# ατιμούλης



## Apus apus

Hello,

I just got this message :

χαχαχα Λουντοβίκο, ευχαριστώ, είσαι ατιμούλης αλλά γλυκός ατιμούλης 

I'm desperately looking for the exact translation or description of ατιμούλης but I can't find it or the translation is sometimes a bit alarming.

Can somebody help help me out of here ?

Thanks !
Λουντοβίκος


----------



## shawnee

A diminutive of ατιμία - dishonesty. The suffix ούλης renders it a term of endearment specially in the given context - a bit like saying, 'you're a cheeky one'.


----------



## elineo

shawnee said:


> A diminutive of ατιμία - dishonesty. The suffix ούλης renders it a term of endearment specially in the given context - a bit like saying, 'you're a cheeky one'.

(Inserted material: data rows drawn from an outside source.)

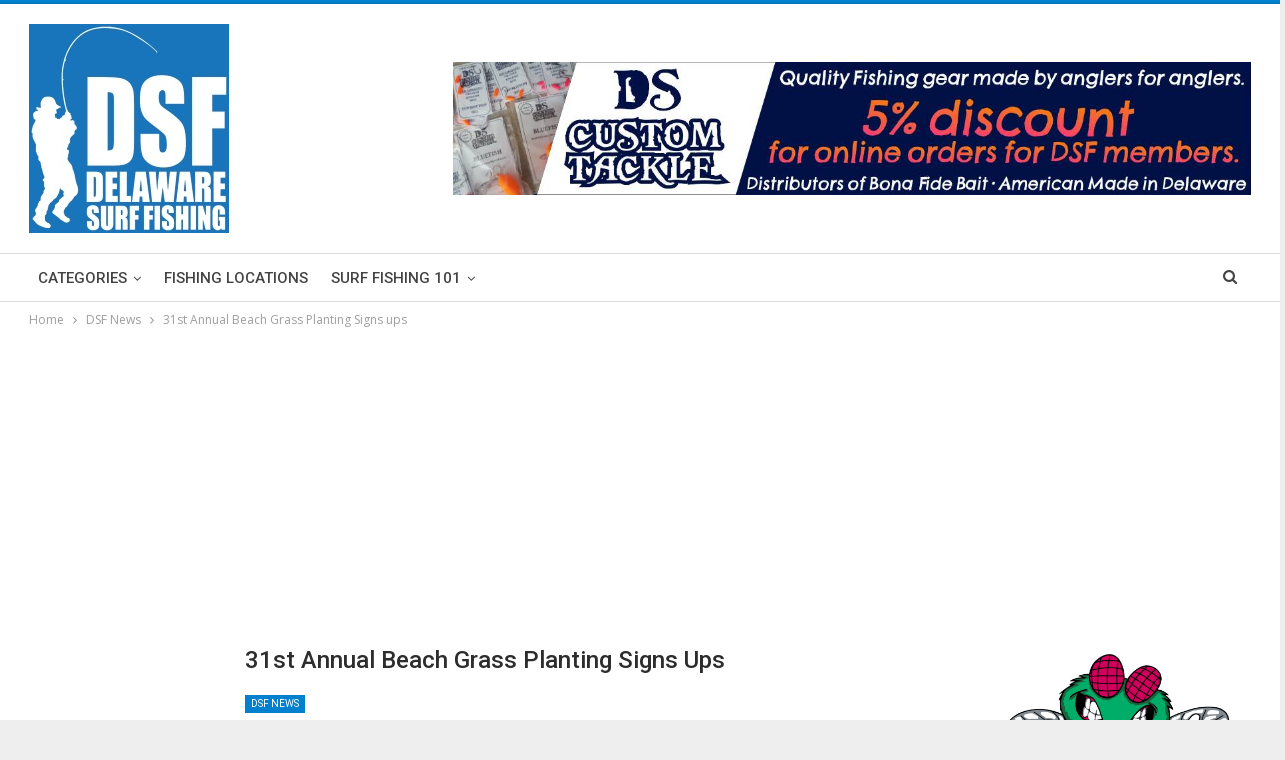

--- FILE ---
content_type: text/html; charset=utf-8
request_url: https://www.google.com/recaptcha/api2/aframe
body_size: 268
content:
<!DOCTYPE HTML><html><head><meta http-equiv="content-type" content="text/html; charset=UTF-8"></head><body><script nonce="9fpux7bPTzMl9VAgUFwM5g">/** Anti-fraud and anti-abuse applications only. See google.com/recaptcha */ try{var clients={'sodar':'https://pagead2.googlesyndication.com/pagead/sodar?'};window.addEventListener("message",function(a){try{if(a.source===window.parent){var b=JSON.parse(a.data);var c=clients[b['id']];if(c){var d=document.createElement('img');d.src=c+b['params']+'&rc='+(localStorage.getItem("rc::a")?sessionStorage.getItem("rc::b"):"");window.document.body.appendChild(d);sessionStorage.setItem("rc::e",parseInt(sessionStorage.getItem("rc::e")||0)+1);localStorage.setItem("rc::h",'1769128305315');}}}catch(b){}});window.parent.postMessage("_grecaptcha_ready", "*");}catch(b){}</script></body></html>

It isn´t at all offensive, means clever too


----------



## Apus apus

Ok, this was helpful ! Thanks Shawnee & Elineo !


----------



## ilias.perea

elineo said:


> It isn´t at all offensive, means clever too



Unless it is used ironically as is the case in the end of the very well known joke (at least in Greek): "Ατιμούλη! Είσαι και μαρτυριάρης, ε;"


----------



## Apus apus

Good to know. Thanks Ilias.Perea


----------



## Andrious

elineo said:


> It isn´t at all offensive, means clever too



Well, "ατιμούλης" (here and generally) sounds to me a very little bit offensive, because it's followed by "αλλά γλυκός", which means something good. But the whole sentence here is friendly.


----------



## Apus apus

Thank you very much Andrious ! It is a sentence of my Greek teacher Moscha, our class has a kind of a joke-relationship with her. She is really funny !

Apus


----------



## Αλέξανδρος

"You're a sweet little rascal", would be my loose translation.


----------



## Apus apus

Oh, ok thank you Αλεξανδρος !


----------